# anasını satayım



## FlyingBird

Please could someone explain me what it mean anasını satayım?

i need to know when do you say that, is it vulgar word or not, what does it mean literaly?

Also could you tell me why do you say 'anası' (his/her mom) and not for example ananı satayım?

teşekkür ederim


----------



## Kurosakii

Yes, it is a vulgar word. there are many ways to use it, us turks are very creative when it comes to cusses  it is generally used at the end of a sentence, like not as in, fuck you, but like "damn it"
and the origin to it... As in his/her/its mother is a prostitute and you are the pimp, like you sell her. Wow i had a hard time explaining it... Hope i made it clear.


----------



## FlyingBird

Thank you for your explanation. But i still don't understand good.

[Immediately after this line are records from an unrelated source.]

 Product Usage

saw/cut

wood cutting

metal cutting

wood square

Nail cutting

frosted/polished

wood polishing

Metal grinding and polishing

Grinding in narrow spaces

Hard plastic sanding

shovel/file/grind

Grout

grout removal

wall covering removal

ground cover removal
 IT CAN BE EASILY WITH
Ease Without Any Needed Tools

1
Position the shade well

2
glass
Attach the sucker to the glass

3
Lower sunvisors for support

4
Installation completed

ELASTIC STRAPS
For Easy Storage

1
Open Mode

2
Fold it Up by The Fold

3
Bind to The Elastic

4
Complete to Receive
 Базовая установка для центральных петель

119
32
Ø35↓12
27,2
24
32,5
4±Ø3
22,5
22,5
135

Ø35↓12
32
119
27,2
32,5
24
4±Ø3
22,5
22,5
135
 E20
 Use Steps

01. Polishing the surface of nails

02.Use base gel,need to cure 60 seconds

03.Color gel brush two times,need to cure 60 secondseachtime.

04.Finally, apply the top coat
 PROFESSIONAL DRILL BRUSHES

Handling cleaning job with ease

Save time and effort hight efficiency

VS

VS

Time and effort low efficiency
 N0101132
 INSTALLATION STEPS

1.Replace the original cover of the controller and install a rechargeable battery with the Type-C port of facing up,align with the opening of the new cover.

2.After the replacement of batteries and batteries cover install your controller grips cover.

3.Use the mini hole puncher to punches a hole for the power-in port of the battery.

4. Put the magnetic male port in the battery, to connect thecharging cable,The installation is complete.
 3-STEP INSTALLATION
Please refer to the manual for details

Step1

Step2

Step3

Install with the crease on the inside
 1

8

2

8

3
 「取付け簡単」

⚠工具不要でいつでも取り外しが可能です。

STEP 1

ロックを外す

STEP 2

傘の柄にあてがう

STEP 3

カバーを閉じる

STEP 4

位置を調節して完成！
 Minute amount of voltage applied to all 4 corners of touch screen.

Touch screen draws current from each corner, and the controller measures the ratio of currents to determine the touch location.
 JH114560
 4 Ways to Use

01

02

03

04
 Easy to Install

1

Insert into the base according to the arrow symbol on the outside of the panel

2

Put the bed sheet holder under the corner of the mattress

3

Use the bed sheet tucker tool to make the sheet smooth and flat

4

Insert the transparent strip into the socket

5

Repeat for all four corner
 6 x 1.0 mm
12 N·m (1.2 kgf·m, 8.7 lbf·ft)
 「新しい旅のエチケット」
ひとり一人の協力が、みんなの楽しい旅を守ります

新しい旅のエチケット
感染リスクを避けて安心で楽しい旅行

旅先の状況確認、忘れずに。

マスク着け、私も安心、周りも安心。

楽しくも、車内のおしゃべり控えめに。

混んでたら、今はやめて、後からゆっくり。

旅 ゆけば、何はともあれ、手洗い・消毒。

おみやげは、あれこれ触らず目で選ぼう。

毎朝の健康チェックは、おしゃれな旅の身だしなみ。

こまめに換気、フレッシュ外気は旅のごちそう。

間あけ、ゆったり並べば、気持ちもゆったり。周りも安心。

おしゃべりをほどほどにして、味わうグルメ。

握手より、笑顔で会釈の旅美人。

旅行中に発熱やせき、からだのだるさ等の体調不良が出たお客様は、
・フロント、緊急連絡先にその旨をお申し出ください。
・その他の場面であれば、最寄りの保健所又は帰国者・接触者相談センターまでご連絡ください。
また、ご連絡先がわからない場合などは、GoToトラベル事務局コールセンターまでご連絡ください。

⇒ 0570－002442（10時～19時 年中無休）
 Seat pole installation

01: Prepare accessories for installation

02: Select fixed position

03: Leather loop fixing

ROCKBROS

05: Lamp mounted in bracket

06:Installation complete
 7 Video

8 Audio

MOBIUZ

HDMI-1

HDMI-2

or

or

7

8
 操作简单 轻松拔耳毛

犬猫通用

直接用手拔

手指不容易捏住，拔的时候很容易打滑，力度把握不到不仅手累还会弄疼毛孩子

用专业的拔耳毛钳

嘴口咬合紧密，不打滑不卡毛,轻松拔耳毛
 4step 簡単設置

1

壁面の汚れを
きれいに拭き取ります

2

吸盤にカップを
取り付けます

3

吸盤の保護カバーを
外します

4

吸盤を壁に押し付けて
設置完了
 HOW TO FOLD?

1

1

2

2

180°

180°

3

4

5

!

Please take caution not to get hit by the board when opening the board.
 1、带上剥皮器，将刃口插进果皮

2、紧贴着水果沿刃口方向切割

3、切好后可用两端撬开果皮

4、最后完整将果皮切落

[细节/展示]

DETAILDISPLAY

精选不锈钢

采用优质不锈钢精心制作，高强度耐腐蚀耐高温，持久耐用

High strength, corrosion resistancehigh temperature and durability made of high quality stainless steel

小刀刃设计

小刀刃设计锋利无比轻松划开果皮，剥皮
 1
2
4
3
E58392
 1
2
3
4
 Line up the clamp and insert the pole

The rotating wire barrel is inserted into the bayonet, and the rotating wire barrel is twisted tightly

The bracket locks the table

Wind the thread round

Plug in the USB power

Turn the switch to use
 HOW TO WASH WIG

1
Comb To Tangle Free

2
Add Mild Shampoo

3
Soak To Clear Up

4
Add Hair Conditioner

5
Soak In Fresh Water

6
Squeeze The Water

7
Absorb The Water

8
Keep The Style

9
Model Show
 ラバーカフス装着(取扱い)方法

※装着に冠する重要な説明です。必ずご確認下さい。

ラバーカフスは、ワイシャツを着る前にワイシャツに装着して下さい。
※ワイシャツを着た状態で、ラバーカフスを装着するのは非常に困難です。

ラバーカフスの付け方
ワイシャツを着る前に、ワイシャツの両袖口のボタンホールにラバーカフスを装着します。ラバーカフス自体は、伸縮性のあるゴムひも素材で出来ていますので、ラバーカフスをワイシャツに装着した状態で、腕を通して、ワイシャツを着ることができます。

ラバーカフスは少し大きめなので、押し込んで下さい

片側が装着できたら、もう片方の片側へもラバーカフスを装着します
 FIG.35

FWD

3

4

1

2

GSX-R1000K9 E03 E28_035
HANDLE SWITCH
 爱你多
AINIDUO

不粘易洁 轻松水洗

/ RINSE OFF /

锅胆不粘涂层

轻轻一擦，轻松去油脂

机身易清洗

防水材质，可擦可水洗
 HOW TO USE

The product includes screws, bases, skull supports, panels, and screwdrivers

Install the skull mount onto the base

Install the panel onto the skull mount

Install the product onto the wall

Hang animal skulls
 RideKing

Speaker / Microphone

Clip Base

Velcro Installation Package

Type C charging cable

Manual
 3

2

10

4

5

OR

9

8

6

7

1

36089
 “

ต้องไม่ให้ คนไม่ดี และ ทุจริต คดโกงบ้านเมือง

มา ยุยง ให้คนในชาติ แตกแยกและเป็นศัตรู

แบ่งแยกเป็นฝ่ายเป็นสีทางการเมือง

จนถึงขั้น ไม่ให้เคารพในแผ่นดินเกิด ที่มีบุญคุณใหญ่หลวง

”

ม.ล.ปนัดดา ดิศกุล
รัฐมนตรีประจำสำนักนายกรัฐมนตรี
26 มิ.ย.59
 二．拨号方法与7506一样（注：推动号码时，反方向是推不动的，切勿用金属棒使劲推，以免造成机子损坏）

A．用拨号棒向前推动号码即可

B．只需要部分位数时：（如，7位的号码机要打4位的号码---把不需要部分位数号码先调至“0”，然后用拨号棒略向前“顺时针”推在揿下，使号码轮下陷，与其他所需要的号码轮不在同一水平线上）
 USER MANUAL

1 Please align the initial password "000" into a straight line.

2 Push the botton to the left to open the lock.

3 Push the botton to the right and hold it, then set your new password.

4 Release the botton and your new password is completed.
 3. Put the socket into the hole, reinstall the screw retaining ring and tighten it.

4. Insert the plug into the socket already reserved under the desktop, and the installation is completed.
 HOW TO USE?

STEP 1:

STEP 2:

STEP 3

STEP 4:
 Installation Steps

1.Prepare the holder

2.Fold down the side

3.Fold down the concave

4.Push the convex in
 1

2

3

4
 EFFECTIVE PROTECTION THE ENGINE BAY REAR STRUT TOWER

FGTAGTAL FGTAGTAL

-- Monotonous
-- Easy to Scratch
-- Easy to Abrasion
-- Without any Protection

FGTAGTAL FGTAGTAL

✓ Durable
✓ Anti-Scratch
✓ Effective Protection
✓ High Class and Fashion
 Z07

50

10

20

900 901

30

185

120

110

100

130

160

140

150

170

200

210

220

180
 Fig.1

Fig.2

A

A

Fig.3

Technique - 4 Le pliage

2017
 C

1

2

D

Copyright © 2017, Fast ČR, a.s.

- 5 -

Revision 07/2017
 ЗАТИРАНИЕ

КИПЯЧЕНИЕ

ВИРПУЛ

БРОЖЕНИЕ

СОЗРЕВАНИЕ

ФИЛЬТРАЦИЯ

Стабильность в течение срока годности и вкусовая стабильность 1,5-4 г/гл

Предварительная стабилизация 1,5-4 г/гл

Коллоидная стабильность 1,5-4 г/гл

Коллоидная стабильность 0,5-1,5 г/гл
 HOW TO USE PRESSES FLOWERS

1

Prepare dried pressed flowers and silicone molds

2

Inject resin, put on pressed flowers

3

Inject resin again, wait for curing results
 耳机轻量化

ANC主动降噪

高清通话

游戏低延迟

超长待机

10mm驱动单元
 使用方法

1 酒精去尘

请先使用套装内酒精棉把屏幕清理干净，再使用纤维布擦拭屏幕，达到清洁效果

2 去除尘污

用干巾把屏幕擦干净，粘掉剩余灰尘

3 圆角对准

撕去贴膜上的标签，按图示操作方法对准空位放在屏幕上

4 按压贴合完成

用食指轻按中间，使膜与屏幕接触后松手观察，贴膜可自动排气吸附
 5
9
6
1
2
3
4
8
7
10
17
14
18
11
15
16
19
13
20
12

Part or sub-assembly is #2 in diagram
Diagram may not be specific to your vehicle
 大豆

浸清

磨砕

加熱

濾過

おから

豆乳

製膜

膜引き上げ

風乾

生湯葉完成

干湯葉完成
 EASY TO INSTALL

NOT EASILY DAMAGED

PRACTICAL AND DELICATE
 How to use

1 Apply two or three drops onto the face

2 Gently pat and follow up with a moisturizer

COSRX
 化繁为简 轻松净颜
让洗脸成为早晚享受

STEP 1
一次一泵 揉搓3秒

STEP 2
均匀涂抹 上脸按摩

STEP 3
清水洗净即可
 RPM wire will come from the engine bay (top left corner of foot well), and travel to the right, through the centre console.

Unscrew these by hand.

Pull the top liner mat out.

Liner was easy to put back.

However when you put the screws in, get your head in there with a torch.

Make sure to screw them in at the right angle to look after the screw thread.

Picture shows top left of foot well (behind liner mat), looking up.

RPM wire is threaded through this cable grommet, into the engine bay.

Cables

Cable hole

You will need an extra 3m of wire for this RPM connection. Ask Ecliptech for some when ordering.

i saw an video in youtube and guy watched a football match and he said like that:  *Anasını satayım bir gol atamazlar*

Why he said like that and to who? Why he didn't say ananı satayım or ananızı satayım or analarını satayım?  (anaları=their mothers, anan=your mother)

Also why do you say satayım and not satarım?

When do you use ananı satayım or ananızı satayım and so on?

could you give me some more examples please.

i know there is a lot of questions but i need to know thank you


----------



## Kurosakii

Well, it is used as an expression of anger. He probably didnt even think that much while saying it. It can be differed as "anasını sattığımın" and such.


----------



## FlyingBird

Can you please give me some examples with anasını sattığımın so i can understand better? could you explain me why it say sattığım*ın? *i never heard like that 

i just saw sentence like this: anasını sattığımın dünyası

What does it mean literaly?

Also you didnt answer me, is anasını satayım only correct or you can also say ananı satayım, ananızı satayım and so on? and when do you say like that?


----------



## Black4blue

No, you can't say _ananı satayım_ otherwise that person may smash you in a second .
It's only _anasını_, because you don't say it to the person you are talking. You say it for something you are talking about.
_Anasını satayım bir gol atamazlar. _--> Here, that person isn't saying it to the players or his friends. He is saying it to the *situation of that they can't make a goal.*
Why is it _satayım_ and not _satarım_? Well, most of the swears are used in optative mood in Turkish. Such as _"... s**eyim"_.
If you use it in present tense (_satarım_), it means you are threatening that person._ (Eğer ...... yaparsan, ...... yaparım.)_
_Anasını sattığımın dünyası_: The world of the one whose mother I sold.


----------



## Rallino

I agree with Black4blue,

ananı satayım, ananızı satayım etc. are not idiomatic. They would sound funny. 
"Anasını satayım" is no longer perceived as an insult, it's just a slang expression, meaning "damn it", "for God's sake" or something along those lines.

With _sikmek_ warn, however, all the possessives can be used: _Ananı sikeyim, anasını sikeyim, ananızı sikeyim_, and so on. This one is a heavy insult, though. I strongly recommend that you be cautious with it and avoid using it on random occasions.


----------



## FlyingBird

Thank you so much Rallino and Black4blue, now it's much more clear 

Çook teşekkür ederim


----------